## What needs to be done
Your answer is the line containing "common name: yellow baboon" plus every line after it to the end of the data below, transcribed exactly and with nothing else.

Saved entries
- - -
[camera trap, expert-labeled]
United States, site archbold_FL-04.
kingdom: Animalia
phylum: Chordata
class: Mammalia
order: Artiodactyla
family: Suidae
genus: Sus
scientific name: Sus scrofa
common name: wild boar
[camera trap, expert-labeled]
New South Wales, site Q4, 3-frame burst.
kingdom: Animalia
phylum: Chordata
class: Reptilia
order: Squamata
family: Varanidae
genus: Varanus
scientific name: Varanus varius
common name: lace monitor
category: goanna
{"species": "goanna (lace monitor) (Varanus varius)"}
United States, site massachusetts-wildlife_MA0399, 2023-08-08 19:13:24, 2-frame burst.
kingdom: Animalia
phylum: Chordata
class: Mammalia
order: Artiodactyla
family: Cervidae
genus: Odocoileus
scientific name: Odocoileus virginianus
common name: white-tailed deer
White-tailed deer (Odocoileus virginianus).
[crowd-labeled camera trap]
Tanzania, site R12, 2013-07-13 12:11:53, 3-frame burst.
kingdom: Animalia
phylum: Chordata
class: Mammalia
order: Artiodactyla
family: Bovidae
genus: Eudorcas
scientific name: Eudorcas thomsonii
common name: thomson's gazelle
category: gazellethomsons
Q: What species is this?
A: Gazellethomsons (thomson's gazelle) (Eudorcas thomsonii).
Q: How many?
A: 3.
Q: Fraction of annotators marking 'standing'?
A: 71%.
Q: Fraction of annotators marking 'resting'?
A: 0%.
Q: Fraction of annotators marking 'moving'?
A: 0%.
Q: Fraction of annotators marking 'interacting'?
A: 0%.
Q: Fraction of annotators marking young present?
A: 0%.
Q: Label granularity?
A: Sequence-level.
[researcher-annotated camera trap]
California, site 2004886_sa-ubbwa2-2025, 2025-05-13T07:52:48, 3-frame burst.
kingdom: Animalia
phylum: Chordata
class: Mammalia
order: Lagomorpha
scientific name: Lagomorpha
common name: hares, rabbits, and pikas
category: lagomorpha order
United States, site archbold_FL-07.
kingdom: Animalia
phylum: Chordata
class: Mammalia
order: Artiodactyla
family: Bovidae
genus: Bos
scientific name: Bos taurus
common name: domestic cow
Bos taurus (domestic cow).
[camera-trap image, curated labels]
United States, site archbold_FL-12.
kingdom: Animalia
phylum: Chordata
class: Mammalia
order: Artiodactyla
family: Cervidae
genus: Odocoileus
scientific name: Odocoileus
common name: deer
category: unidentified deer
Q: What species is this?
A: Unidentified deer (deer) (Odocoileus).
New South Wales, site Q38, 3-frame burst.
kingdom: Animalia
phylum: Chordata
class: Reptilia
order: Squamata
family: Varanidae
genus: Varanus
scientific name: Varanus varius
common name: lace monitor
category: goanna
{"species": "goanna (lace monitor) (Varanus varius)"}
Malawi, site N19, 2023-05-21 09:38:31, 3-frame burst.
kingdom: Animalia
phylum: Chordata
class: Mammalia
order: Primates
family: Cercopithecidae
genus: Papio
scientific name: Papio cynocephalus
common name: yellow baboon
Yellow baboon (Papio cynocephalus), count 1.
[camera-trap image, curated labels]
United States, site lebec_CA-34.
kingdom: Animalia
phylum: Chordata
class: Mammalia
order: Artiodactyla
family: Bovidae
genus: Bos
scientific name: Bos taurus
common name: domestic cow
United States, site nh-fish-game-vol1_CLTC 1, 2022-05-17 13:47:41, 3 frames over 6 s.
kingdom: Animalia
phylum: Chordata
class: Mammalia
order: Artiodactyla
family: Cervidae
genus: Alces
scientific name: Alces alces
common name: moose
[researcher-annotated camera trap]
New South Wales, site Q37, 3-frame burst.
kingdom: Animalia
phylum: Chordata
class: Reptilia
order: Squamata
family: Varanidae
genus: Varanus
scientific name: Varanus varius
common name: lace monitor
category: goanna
- - -
## Answer below
common name: yellow baboon
Yellow baboon (Papio cynocephalus), count 1.
[camera-trap image, curated labels]
United States, site lebec_CA-34.
kingdom: Animalia
phylum: Chordata
class: Mammalia
order: Artiodactyla
family: Bovidae
genus: Bos
scientific name: Bos taurus
common name: domestic cow
United States, site nh-fish-game-vol1_CLTC 1, 2022-05-17 13:47:41, 3 frames over 6 s.
kingdom: Animalia
phylum: Chordata
class: Mammalia
order: Artiodactyla
family: Cervidae
genus: Alces
scientific name: Alces alces
common name: moose
[researcher-annotated camera trap]
New South Wales, site Q37, 3-frame burst.
kingdom: Animalia
phylum: Chordata
class: Reptilia
order: Squamata
family: Varanidae
genus: Varanus
scientific name: Varanus varius
common name: lace monitor
category: goanna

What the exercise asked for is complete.